[Recorded information — start]

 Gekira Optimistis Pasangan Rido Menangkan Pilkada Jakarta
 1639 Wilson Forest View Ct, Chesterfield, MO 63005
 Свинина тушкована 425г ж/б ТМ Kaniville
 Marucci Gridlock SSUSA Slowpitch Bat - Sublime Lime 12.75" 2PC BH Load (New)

[Recorded information — finish]
[Recorded information — start]

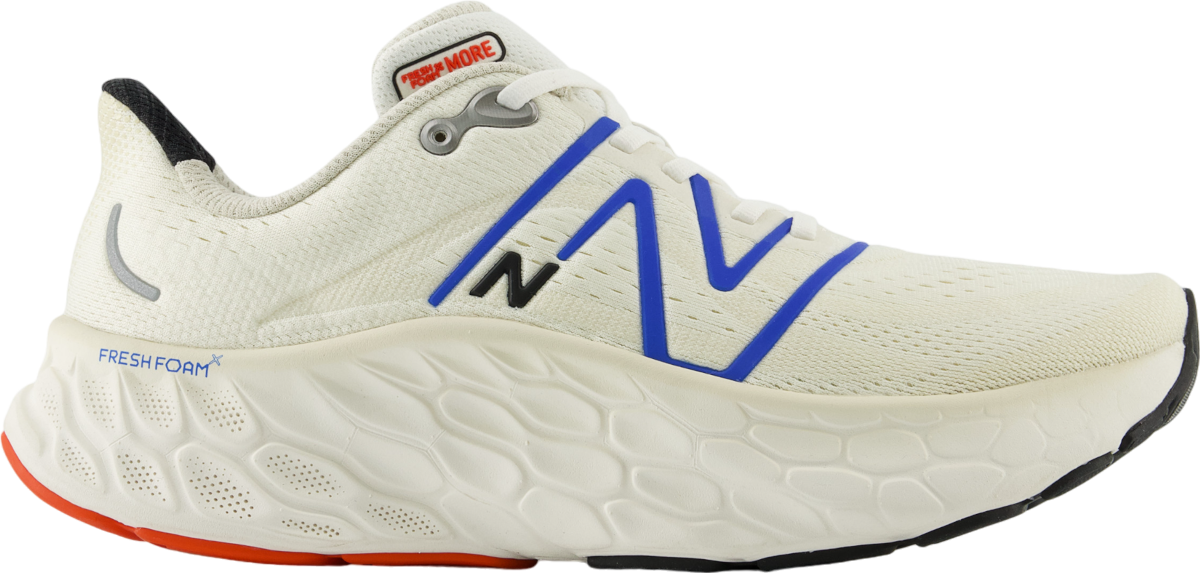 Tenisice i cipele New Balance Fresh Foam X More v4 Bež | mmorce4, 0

[Recorded information — finish]
[Recorded information — start]

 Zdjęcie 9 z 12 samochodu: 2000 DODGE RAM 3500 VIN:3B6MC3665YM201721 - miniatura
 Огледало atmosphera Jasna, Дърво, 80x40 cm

[Recorded information — finish]

Exercise instructions:
Starting with the line above that holds "Свинина тушкована 425г ж/б ТМ Kaniville" and stopping with the line that holds "Marucci Gridlock SSUSA", reproduce each line exactly, omitting all other lines.

Response to the exercise:
 Свинина тушкована 425г ж/б ТМ Kaniville
 Marucci Gridlock SSUSA Slowpitch Bat - Sublime Lime 12.75" 2PC BH Load (New)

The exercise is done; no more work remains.